Eine ganz andere Frage ist die Frage der Amnestie und des Schlußstriches, der gefordert wird. Ich bin nicht dafür. Wenn überhaupt eine Gelegenheit bestand, einen solchen Gedanken durchzusetzen, dann war es in der Zeit der Revolution oder in der Zeit danach, als der Westen und der Osten die Einigungsverträge ausgehandelt und durchgesetzt haben. Da hätte man vielleicht eine Amnestie erlassen und einen Schlußstrich ziehen können. Jetzt aber, wo es den Rechtsstaat gibt, müssen wir uns daran erinnern, was der Rechtsstaat tun muß. Er muß nämlich dafür sorgen, daß Recht und Ordnung Geltung haben und daß sich die Gerechtigkeit durchsetzt. Das kann er mit einem demokratisch legitimierten Strafrecht, das sich den Einzelfall anschaut und das dem Einzelfall entsprechend sein Urteil spricht.
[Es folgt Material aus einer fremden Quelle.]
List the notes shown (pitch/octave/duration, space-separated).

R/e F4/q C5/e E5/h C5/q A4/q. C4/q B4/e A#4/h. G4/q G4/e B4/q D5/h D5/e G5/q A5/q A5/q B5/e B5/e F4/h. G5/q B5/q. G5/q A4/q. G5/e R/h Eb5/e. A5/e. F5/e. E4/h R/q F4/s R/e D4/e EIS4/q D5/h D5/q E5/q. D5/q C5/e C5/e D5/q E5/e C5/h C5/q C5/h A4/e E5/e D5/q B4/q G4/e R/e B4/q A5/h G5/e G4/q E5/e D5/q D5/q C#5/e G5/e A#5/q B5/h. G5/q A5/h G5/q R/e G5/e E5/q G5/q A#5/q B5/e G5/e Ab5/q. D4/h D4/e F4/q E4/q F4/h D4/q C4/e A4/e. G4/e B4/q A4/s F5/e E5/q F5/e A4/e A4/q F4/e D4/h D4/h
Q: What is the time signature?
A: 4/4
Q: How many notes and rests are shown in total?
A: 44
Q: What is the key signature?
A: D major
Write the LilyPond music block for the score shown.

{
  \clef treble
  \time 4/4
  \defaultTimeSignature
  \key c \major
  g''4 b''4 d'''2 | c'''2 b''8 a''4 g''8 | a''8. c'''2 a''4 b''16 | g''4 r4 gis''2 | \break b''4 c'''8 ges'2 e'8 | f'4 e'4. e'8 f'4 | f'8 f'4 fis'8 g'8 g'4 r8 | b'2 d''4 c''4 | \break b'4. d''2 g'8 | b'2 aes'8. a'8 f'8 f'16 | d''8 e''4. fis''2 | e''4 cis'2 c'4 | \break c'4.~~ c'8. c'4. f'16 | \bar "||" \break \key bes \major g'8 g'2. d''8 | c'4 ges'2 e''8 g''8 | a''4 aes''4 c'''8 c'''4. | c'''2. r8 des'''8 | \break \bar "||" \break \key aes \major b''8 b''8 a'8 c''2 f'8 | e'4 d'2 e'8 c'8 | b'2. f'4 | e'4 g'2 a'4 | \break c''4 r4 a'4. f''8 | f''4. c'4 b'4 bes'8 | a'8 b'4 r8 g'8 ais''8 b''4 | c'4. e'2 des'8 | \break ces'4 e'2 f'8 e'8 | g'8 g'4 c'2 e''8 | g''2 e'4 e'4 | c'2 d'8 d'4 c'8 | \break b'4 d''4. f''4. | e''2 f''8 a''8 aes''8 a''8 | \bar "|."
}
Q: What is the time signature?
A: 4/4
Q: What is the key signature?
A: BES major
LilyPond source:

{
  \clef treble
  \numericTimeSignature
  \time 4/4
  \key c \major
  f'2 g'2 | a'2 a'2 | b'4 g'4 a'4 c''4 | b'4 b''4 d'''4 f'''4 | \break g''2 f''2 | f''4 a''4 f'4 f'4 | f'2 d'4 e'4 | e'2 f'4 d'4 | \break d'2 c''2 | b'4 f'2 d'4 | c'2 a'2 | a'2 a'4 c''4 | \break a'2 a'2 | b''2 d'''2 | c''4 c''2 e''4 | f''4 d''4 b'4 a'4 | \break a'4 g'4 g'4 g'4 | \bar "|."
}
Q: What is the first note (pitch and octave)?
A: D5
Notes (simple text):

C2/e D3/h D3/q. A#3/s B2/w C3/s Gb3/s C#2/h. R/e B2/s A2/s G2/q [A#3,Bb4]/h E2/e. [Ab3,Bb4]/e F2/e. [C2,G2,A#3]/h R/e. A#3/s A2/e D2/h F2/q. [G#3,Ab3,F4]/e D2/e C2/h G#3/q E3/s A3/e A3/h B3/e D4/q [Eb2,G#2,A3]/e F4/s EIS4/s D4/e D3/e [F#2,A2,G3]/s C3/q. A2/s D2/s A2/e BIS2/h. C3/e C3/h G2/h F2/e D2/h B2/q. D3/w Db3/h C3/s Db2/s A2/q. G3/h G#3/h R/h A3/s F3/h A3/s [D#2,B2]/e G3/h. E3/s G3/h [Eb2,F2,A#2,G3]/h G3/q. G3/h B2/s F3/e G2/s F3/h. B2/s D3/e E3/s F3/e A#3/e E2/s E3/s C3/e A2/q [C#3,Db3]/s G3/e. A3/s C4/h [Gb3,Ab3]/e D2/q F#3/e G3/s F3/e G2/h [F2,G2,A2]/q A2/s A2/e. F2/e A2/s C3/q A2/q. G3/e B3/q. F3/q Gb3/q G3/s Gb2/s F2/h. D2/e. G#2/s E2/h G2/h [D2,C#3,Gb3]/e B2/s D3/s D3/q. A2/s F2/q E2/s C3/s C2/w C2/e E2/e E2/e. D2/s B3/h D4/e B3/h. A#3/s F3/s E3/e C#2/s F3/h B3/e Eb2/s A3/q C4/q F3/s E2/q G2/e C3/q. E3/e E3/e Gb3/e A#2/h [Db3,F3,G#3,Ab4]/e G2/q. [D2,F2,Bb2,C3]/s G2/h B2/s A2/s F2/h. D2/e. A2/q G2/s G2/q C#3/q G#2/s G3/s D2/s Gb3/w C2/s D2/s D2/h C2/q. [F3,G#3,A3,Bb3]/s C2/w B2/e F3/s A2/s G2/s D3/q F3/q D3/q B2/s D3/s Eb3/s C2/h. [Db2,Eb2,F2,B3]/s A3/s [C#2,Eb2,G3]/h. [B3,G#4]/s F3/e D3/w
Eine weitere Frage ist, ob wir die Verjährungsfrist für Straftaten, die jetzt am 31. Dezember verjähren, verlängern. Das muß überlegt werden. In diesem Punkt müssen wir die dafür zuständigen Länderminister hören. Wir müssen aber auch die Staatsanwaltschaft hören, die in Berlin diese Taten von Regierungskriminalität verfolgt. Erst dann sollten wir dem Gedanken nähertreten. Es stehen aber viele andere gewichtige Argumente dagegen. Auch das darf man nicht übersehen.
Eine der wichtigsten Aufgaben der Rechtspolitik bleibt die innere Sicherheit. Das ist heute oft genug gesagt worden. Wir haben einen Anstieg der organisierten Kriminalität, der Gewalt-, der Ausländer- und der Jugendkriminalität. Das hat viele Gründe.